Even before the world locked down as a result of the Covid-19 pandemic, banks and other investors had their eyes on the intriguing FinTech sector. Since the origin of the ATM, technology has been transforming financial services at a dizzying pace, offering fertile soil for FinTech operations to emerge and grow.
Financial institutions in particular seek to invest and collaborate with FinTech operations because it allows them to gain access to leading-edge innovations. FinTech has created disruptions in operations like online banking, mobile accessibility and virtual payment systems.
So what do marketers need to know in order to reach this booming tech sector? Here’s an in-depth look at how the FinTech sector is developing in 2020.
Accelerators Build Strategic Partnerships
Financial institutions are scouting for partners that could produce the next innovation to transform their business.
One way some companies are doing that is to establish business accelerators and incubators for budding FinTech firms, offering expertise, mentorship and sometimes capital to jumpstart small businesses in the field. Though not originally the province of financial institutions, business accelerators and incubators have become a way to build strategic partnerships with future vendors and partners. As the demand for digital financial services increases, financial service companies need to position themselves on the leading edge of financial technology.
Jumping into the fray are multinational commercial banks like Wells Fargo and Barclays, digital financial suppliers like Yodlee and independent community banks like members of the ICBA. The Bank of England became the first central bank to establish an incubator program to harness FinTech innovations for its entire national banking system.
The coronavirus pandemic has intensified the need for digital financial solutions as branches close and financial services shift almost exclusively online.
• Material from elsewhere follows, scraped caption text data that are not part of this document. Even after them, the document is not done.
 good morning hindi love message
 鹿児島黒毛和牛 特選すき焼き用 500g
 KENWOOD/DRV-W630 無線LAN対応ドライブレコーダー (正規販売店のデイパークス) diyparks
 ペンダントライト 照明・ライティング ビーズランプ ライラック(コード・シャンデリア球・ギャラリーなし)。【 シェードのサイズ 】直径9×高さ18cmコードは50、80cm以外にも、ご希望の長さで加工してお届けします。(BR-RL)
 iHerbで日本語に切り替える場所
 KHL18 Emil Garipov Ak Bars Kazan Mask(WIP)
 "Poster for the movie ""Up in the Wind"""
Financial institutions are already scrambling to find and implement new digital strategies that provide an edge over competitors. Accelerator and incubator programs can help cultivate the businesses focused on providing those business solutions.
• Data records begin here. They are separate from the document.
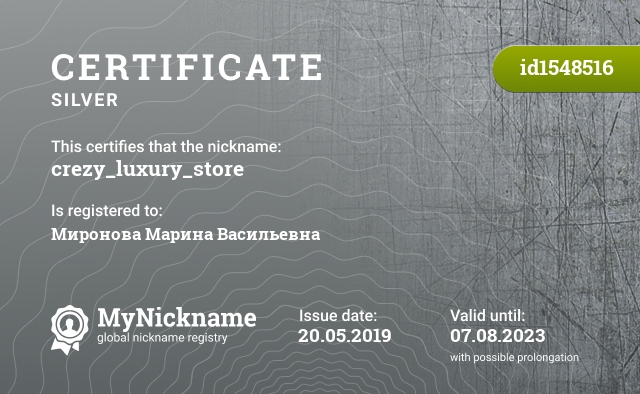 Certificate for nickname crezy_luxury_store is registered to: Миронова Марина Васильевна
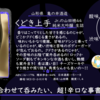 【月曜日の先週の一本!】くどき上手 Jr.の山田穂44 純米大吟醸 生詰【FUKA🍶YO-I】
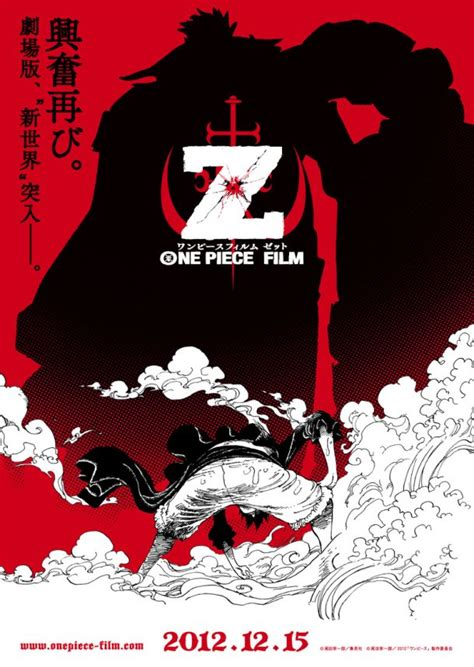 nouveau film one piece 2015 le prochain film one piece dat 233 22 ao 251 t 2015 manga news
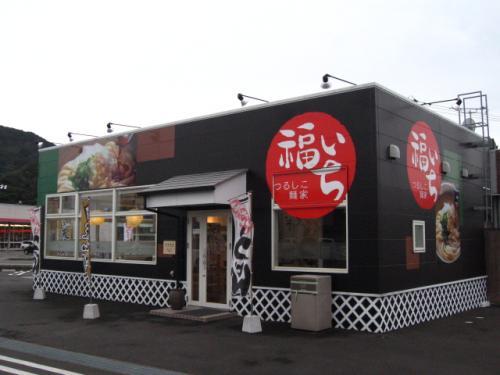 つるしこ麺家福いち 後編/超時空アルデンテ
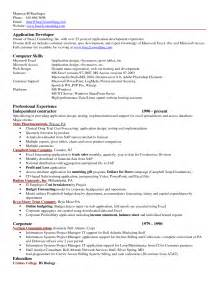skills to list on a resume best resumes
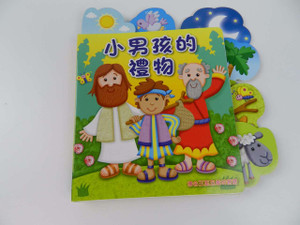 小男孩的禮物 The Little Boy's Gift / Chinese Language Bible Stories for Children Aged 3-5 / Traditional Chinese Script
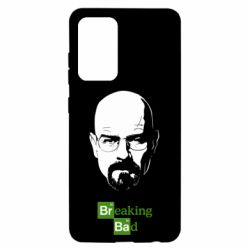 Чохол для Samsung A52 5G Breaking Bad  (Во все тяжкие)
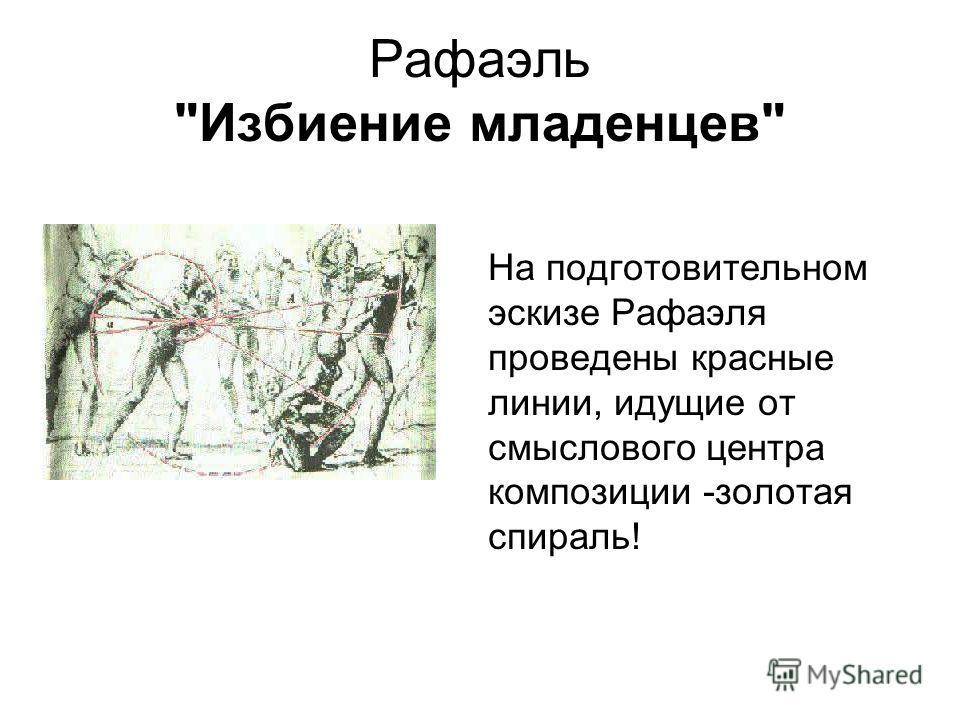 Рафаэль Избиение младенцев На подготовительном эскизе Рафаэля проведены красные линии, идущие от смыслового центра композиции -золотая спираль!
Many of the institutions creating accelerators already have expertise and experience in building, growing and capitalizing startups and can connect emerging companies with mentoring opportunities to guide their progress. Each of the accelerator programs offers its own unique set of features, including close relationships with industry investors, all-virtual programming and a gathering with tech innovators in Silicon Valley.
These accelerators and incubators are more critical to the development of FinTech startups than ever. CB Insights reports that investment in FinTech plummeted 45% in Q1 2020 with the onset of the Covid pandemic. The newsletter predicts the extinction of young FinTech companies serving sectors most exposed to the virus, like travel, tourism, hospitality, and restaurants, particularly those startups not capitalized to withstand an unprecedented downturn.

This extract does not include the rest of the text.